Converting html code to a JavaScript object in node.js with html-to-json

So I wanted to make a simple tool to run threw all of my blog posts that have been parsed into html, and find certain values such as word count for my posts. In other words I want to create a collection of objects for each html file, or have a way to convert to a JSON format from HTML. So there should be some kind of dependency in the npmjs ecosystem that I can use to just quickly turn html into an object tyoe form that I can work with in a node environment, similarly to that of what I can work with in a browser or client side javaScript environment.

WIth that being said I took a little time to see what there is to work with if anything and after doing so I found a few projects that work nice. However in this post I will mostly be writing about a npm package called html-to-json. This package has a method where I can feed it an html string, and what is returned is a workable object.

1 - Basic example of html-to-json in node.

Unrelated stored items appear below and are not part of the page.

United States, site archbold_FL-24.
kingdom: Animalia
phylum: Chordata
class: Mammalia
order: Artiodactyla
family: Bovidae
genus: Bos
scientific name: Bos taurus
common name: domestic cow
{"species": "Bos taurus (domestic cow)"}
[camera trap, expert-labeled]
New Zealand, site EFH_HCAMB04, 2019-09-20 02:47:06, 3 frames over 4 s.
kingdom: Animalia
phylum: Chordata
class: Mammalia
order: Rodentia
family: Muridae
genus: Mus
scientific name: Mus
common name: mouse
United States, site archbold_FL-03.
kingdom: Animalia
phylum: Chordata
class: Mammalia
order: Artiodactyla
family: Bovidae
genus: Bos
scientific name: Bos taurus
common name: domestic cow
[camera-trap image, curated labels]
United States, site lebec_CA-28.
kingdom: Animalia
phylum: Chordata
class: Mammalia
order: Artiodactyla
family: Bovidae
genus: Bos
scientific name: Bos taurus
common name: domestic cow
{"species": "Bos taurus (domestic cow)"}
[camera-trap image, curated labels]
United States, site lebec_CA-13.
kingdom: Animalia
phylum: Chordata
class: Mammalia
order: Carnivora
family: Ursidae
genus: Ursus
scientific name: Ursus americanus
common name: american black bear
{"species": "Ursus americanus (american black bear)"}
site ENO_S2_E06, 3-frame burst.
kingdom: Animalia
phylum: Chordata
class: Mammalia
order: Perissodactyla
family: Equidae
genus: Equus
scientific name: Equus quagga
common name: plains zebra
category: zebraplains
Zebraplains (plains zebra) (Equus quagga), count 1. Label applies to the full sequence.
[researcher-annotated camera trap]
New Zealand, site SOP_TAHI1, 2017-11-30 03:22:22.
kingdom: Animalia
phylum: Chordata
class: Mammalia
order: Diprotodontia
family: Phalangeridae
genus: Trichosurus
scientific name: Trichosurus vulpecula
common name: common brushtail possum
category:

So of course as always the first thing is to install the package into a node project folder. I assume that you know the basics of setting up a new node project folder, if not this is nt the post to start out with the basic of using node and the default package manager for it called npm.

1
$ npm install html-to-json --save

After that I wanted to make my typical hello world example of how to get started with html to json. As such I put together a simple example to just test out how it works, by seeing if I can just pull the text from a single paragraph element just for starters.

So with that said there is the parse method of this project where the first argument that is given is an html string, and the second argument given is an object the serves as a filter. Then a third argument can be given that is a callback, but the method also returns a promise. The resulting object that is given via a callback, or in a resolved promise via the this method contains what I would expect.

1
2
3
4
5
6
7
8
9
10
11
12
13
14
15
var htmlToJson = require('html-to-json'),
htmlToJson.parse('<p>This is only an example</p>', {
p: function (doc) {
return doc.find('p').text();
}
}).then(function (result) {
console.log(result.p); // 'this is only an example'
});

So far so good, looks like this project is more or less what I had in mind, but lets look at a few more examples just for the hell of it.

2 - Converting many files to javaScript objects

To do this I used another javaScript dependency called node-dir, which comes in handy when I want to grab the content of many files that exist in a complex file structure. I wrote a post on it if you want to learn more about how to loop over files recursively with it.

There are other options that can be used to walk the contents of a file system, in fact I am not sure if I can say node dir is the best option when it comes to file system walkers. I wrote a post on the subject of file system walking that you might want to check out when it does come to other options for this. However in any case I just need a way to loop over the contents of a file system recursively, open each html file, and then use this project to parse the html into a workable object.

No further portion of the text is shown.